Copy out the full passage about John Lilburne word for word, without changing anything.

Provided text:
===

Put in basic terms Lilburne began as conservative Puritan and by the time his life was over (at a very early age), he had moved to the liberal views of a Quietist Quaker. But there was more to Lilburne than religion. What glues his life together is a passion for freeborn rights, not human rights bestowed by a government, but rights that you are born with. Lilburne links with Tom Paine and Thomas Jefferson.

John Lilburne took his views into the court room and he suffered for them to the extent that a Nelson Mandela or a Martin Luther King suffered and possibly (probably) more so. The key to his passion was the law as it impacted the individual. The effect was that he challenged the system of licensing. I connected the British interpretation of print licensing to electronic licensing for a reason. They are connected and the legacy of Lilburne was cut off at the legs in England during 1659, but not in America. Pirate radio is but a modern day manifestation of the activities that Lilburne's colleagues were engaged in.

To write about American history as if there was no Great Britain would be absurd. But it is equally absurd not to connect the dots of the licensing laws. To deny that linkage in law is to deny the legacy of this great man who ranks with Martin Luther King, Nelson Mandella and any other person who has fought for individual liberty. Lilburne in my view ranks head and shoulders above the rest.

===

Records:
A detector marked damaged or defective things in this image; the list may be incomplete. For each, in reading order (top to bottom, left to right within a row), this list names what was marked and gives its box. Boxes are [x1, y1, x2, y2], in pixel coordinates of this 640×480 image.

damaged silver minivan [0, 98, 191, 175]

===

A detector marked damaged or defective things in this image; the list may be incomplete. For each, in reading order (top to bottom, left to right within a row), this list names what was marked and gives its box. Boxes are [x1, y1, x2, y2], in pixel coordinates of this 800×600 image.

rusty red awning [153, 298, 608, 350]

===

Solved problem:
Put in basic terms Lilburne began as conservative Puritan and by the time his life was over (at a very early age), he had moved to the liberal views of a Quietist Quaker. But there was more to Lilburne than religion. What glues his life together is a passion for freeborn rights, not human rights bestowed by a government, but rights that you are born with. Lilburne links with Tom Paine and Thomas Jefferson.

John Lilburne took his views into the court room and he suffered for them to the extent that a Nelson Mandela or a Martin Luther King suffered and possibly (probably) more so. The key to his passion was the law as it impacted the individual. The effect was that he challenged the system of licensing. I connected the British interpretation of print licensing to electronic licensing for a reason. They are connected and the legacy of Lilburne was cut off at the legs in England during 1659, but not in America. Pirate radio is but a modern day manifestation of the activities that Lilburne's colleagues were engaged in.

To write about American history as if there was no Great Britain would be absurd. But it is equally absurd not to connect the dots of the licensing laws. To deny that linkage in law is to deny the legacy of this great man who ranks with Martin Luther King, Nelson Mandella and any other person who has fought for individual liberty. Lilburne in my view ranks head and shoulders above the rest.